This process, of course, worked great for dealing with the parts that were there. As for things that needed to be replaced...the name of the game was footwork. Harwood hit the big Corvette meets across the country, talking to anyone he thought might have even a clue to the whereabouts of any of the '55 items he needed. Through word of mouth and the telephone, he gradually found everything he needed. The one-year only heater cut-off valve was also found on Dodge trucks-that's where Harwood found his. The unique air cleaner? He ended up trading an engine for the correct piece. An original jack? It took 10 years to track one down. A correct vacuum advance? That took 11 years to find. A set of N.O.S. hubcaps were found at Carlisle one year. And how about a '55-only hood release, a cigarette lighter, and side curtains? The list was extensive, but like an automotive archeologist, Hopwood dug until he found the pieces he was looking for.
Over time, though, it all came together. Harwood did most of the work himself. He did enlist the help of a local man wearing a "Will Work For Food" sign to clean the greasy undercarriage-surprisingly, Harwood couldn't find him for a second day of work. Paint is another task he didn't want to tackle, and, unfortunately, problems with an unscrupulous shop owner caused Harwood to temporarily lose interest in the '55, though not in Corvettes. In fact, he bought a '62 racer and restored it to its original condition, and a 502-powered '71 for drag strip duty. In fact Harwood tells us he's "gone crazy," given that a 31,000-mile '65 and a '54 that's destined for a street rod treatment have joined his other three Vettes. He may not know why he bought that first one, but he sure knows what he likes!
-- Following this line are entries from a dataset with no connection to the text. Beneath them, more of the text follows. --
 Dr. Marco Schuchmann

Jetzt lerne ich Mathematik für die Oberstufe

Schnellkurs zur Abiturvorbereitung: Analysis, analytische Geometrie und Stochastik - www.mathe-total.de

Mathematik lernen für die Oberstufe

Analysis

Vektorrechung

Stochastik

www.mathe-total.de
Somewhere along the way, Harwood's wife Jackie joked that she'd like to ride in a '55 Corvette before she "passed on." That was the prodding Harwood needed to get the resto going again. Over the course of seven years he worked on reassembling the car, estimating it was about 80 percent done when he sent the car to Classic Restorations (located in Floyds Knobs) to be completed. Now planning on making it to February's NCRS Regional in Baton Rouge, Louisiana, Harwood had the final touches applied when he flew in John Kennedy of House of Customs to stitch up the roadster's beige top and interior, which were finished barely a day before they had to leave Indiana for the meet.
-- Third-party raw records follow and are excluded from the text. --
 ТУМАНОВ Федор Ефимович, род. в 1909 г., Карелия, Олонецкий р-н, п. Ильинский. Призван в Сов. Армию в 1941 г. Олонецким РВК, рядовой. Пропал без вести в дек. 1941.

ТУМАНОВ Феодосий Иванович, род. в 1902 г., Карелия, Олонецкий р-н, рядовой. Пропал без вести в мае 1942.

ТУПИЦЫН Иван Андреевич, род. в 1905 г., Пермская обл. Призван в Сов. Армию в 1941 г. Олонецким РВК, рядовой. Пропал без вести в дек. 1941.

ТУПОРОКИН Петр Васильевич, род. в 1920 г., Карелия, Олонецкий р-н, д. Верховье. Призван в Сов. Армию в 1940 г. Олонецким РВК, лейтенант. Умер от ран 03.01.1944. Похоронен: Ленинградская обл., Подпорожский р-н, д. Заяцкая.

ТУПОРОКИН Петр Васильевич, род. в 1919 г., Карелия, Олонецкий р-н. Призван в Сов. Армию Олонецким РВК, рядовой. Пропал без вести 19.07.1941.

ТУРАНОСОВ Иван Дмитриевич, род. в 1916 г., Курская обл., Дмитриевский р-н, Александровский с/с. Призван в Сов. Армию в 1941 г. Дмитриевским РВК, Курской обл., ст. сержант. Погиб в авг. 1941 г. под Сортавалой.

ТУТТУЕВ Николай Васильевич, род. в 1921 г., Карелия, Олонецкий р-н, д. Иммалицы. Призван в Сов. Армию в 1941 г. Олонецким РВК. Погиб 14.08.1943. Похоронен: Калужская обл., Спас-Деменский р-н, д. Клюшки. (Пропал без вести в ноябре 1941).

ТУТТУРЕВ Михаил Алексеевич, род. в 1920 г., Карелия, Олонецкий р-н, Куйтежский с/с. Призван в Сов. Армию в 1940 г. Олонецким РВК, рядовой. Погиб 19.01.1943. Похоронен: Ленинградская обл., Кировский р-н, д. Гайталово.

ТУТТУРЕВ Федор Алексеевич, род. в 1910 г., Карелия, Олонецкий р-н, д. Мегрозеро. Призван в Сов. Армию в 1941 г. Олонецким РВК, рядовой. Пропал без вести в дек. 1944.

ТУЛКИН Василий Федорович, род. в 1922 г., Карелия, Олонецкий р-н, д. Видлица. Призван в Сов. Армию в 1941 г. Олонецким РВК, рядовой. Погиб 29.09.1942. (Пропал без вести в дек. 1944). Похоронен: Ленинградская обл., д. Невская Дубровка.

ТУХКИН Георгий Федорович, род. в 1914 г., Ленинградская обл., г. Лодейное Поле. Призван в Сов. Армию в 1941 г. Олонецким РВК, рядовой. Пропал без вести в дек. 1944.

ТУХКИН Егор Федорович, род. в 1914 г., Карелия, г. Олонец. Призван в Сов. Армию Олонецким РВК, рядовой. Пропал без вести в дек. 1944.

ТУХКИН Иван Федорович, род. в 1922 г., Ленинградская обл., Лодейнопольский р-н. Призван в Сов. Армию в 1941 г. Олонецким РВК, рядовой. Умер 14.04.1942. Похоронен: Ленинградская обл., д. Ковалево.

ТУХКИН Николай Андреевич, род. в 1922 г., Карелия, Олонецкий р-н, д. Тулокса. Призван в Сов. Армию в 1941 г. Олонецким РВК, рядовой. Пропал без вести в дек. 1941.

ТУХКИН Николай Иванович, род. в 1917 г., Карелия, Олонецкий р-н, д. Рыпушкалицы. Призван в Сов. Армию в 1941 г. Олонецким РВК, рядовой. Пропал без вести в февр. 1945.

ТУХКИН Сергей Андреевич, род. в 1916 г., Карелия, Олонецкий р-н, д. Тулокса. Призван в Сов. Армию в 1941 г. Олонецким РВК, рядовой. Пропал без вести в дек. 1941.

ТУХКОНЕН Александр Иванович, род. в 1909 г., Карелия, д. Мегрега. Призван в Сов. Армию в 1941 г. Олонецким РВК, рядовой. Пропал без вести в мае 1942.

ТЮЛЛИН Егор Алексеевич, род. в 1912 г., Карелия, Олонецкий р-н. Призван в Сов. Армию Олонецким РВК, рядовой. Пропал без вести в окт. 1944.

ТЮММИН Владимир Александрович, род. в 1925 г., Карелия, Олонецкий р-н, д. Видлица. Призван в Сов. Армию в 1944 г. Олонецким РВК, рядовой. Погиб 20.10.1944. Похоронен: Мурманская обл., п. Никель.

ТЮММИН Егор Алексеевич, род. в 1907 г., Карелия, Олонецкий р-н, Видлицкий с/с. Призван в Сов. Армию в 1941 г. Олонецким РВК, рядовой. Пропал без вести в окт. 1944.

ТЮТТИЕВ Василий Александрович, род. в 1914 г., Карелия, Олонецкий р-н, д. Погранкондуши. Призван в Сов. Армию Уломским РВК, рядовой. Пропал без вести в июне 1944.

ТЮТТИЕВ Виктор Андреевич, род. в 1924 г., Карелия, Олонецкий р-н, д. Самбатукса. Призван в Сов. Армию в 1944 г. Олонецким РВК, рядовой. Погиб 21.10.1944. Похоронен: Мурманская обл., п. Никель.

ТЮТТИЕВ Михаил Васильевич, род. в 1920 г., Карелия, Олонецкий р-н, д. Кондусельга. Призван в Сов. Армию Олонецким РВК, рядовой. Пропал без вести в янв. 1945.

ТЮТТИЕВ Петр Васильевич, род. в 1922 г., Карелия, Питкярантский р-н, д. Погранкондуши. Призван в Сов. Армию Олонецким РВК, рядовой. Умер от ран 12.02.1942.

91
Despite coming down with a slight case of manifold rust on the drive to the more humid South, Harwood's '55 was more than up to the test. All that research, documentation, and footwork added up to a 98 percent score and a Top Flight award in the car's coming out party. Harwood doesn't yet know if he'll go for any other awards. About his first Corvette and long-time project, he says, "It's awesome...it needs to be in a museum." And while we like to see Corvettes get driven, we agree in this case. All that digging and investigating brought one of the only 700 '55s built back to life, after all, and that's something worth preserving.